第七章
聽說今天有廟會,南風一早就出了門。想想也覺得有些虧待他,名義上是表兄弟,但是忙裏忙外支撐起這個家的卻正是本應該受到照顧的南風。那時候他還沒有桌子高呢,就學會了洗碗擦地。傍晚時分,搬個小板凳坐到門口,捂著饑腸轆轆的肚子眨巴著眼睛等自己回家,很乖很聽話。後來南風的個頭終於超過了桌子,他學會了炒菜煮飯,還學會了精打細算過日子。別人家的孩子盯著賣糖人的老頭滿街流口水,南風透過門縫看一眼,咂咂嘴,繼續埋頭看書,一邊留意著燒得正旺的火爐。那麽小,心思就憂慮得跟個大人似的,嘴也笨,說不出什麽花花草草來,難怪沒有知己朋友。偶爾有一次廟會之類的玩樂機會恰好家裏也沒有要操心的事,難怪他開心得手舞足蹈。

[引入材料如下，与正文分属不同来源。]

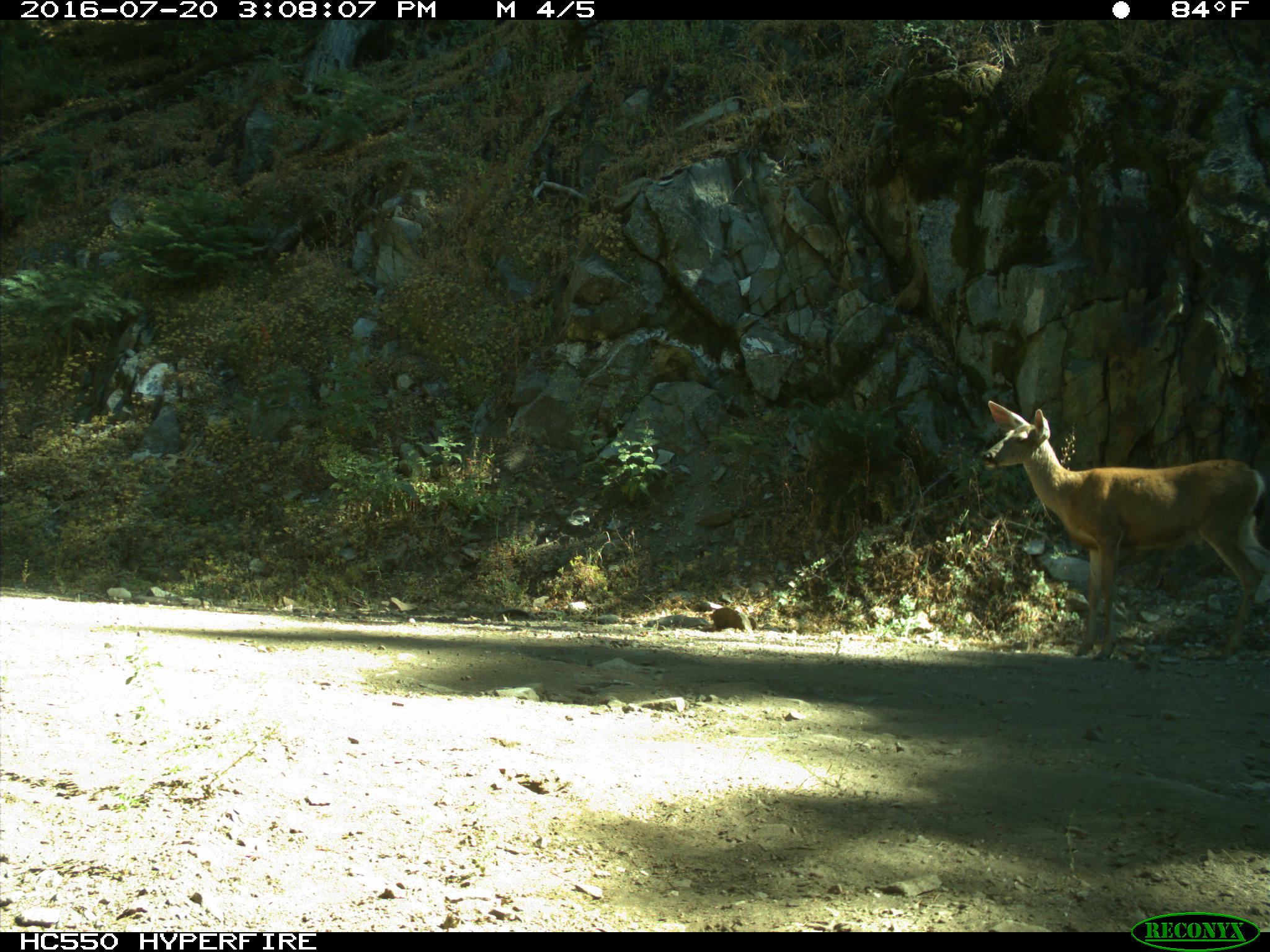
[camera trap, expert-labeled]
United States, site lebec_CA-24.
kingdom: Animalia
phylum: Chordata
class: Mammalia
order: Artiodactyla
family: Cervidae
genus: Odocoileus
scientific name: Odocoileus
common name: deer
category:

和他同去的是空華。這兩人相處得很好,很久沒有看見南風笑得這麽開懷,也很久很久不曾看到那人的臉上浮現出這樣柔和的表情。
南風跑來說:“表哥,同我和空華兄一起出門吧。”
桑陌替他整整衣襟,道:“我嫌累,不去了。”心裏暗暗遐想,這兩人當年要是也能這樣相處,又會是怎樣一番光景?
南風有些失望:“很久沒有和表哥一起出門了。”
桑陌別有用心地看向一旁的空華:“你同他出門,表哥很放心。”這是實話,雖說已相隔三百餘年,南風身上的龍氣始終沒有消散幹淨,從前總會招來一些麻煩。現在有冥府之主陪伴在側,魑魍魎莫敢近身,實在是個打著燈籠也找不來的好保鏢,也省了桑陌不少力。
二人走後,懶散的豔鬼就搬來一張臥榻在廊簷下躺著,看看天上的悠雲,用手中的核桃殼把立在牆頭的夜鴉打得四散飛逃,冬日和煦的陽光照過來,渾身舒暢。
空華進門時,看到的便是在太陽底下睡得正香的豔鬼。難得不見他的張牙舞爪,毫不設防的睡顏撤去了譏諷和冷笑,居然也能顯出一點安寧和靜謐,好似一隻收起了利爪的迷糊貓,真是……叫人驚訝。